In the lecture notes [A brief introduction to Dirac manifolds][1], Henrique Bursztyn
 recall the notion of a Courant bracket on section of the generalised tangent bundle $TM\oplus T^*M$.

For $X+\xi, Y+\eta\in \Gamma(M,TM\oplus T^*M)$, the Courant bracket is given by 

$$[X+\xi, Y+\eta]=[X,Y]+L_X\eta-L_Y\xi+\frac{1}{2}d(\xi(Y)-\eta(X)).$$

It also mentions that, 

> One may alternatively use, instead of (3.2), the non-skew-symmetric bracket
$$((X,\alpha),(Y,\beta))\mapsto ([X,Y],L_X\beta − i_Y d\alpha)$$ for condition (ii); (3.2) is the skew-symmetrization of this bracket, and a simple computation shows that both brackets agree on sections of subbundles satisfying (i).

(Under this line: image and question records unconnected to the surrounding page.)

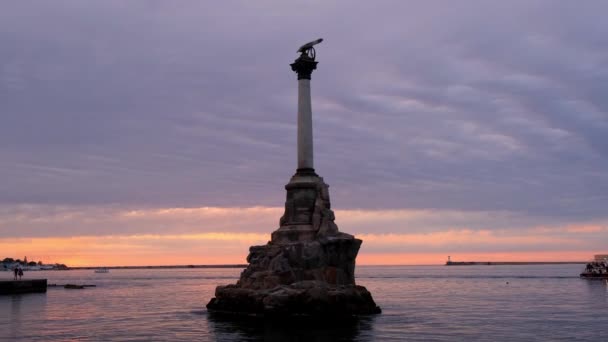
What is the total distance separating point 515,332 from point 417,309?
15.5 metres

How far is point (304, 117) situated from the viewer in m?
43.3

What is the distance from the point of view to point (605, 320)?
4031 cm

In the lecture  [Introduction to Poisson geometry and Lie algebroids][2] Eckhard Meinrenken defines (7 mins to 10 mins) Courant bracket as $((X,\alpha),(Y,\beta))\mapsto ([X,Y],L_X\beta − i_Y d\alpha)$ instead of $[X+\xi, Y+\eta]\mapsto ([X,Y], L_X\eta-L_Y\xi+\frac{1}{2}d(\xi(Y)-\eta(X))$.

He said the following:

> "a weird formula which takes some time to get used to". 

> "I prefer to work with the bracket that is not skew-symmetric."

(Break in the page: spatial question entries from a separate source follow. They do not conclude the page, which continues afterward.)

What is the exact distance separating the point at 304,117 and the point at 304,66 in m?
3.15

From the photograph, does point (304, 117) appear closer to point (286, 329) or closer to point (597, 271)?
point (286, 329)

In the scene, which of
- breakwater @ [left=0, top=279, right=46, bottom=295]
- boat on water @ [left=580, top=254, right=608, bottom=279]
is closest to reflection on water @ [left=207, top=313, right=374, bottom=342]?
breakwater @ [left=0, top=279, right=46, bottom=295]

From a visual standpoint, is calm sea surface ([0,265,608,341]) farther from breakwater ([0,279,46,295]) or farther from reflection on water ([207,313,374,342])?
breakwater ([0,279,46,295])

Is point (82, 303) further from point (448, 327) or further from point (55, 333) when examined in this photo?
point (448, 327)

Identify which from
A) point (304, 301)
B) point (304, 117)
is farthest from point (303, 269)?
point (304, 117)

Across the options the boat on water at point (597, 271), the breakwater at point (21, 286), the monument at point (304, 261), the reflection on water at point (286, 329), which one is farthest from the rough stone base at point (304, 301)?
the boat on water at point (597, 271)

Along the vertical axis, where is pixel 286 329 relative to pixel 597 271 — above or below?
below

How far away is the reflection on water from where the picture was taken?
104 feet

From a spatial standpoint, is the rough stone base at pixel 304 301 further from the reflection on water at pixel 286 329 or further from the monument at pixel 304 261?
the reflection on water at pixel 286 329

> "There are some ways of motivating why this is the right  formula, but we do not have time to do that"


So, I would like to understand the motivation in considering this non skew-symmetric bracket.

Please suggest some  references that gives motivation for this.

  [1]: https://arxiv.org/pdf/1112.5037.pdf
  [2]: https://mediaserver.unige.ch/play/95558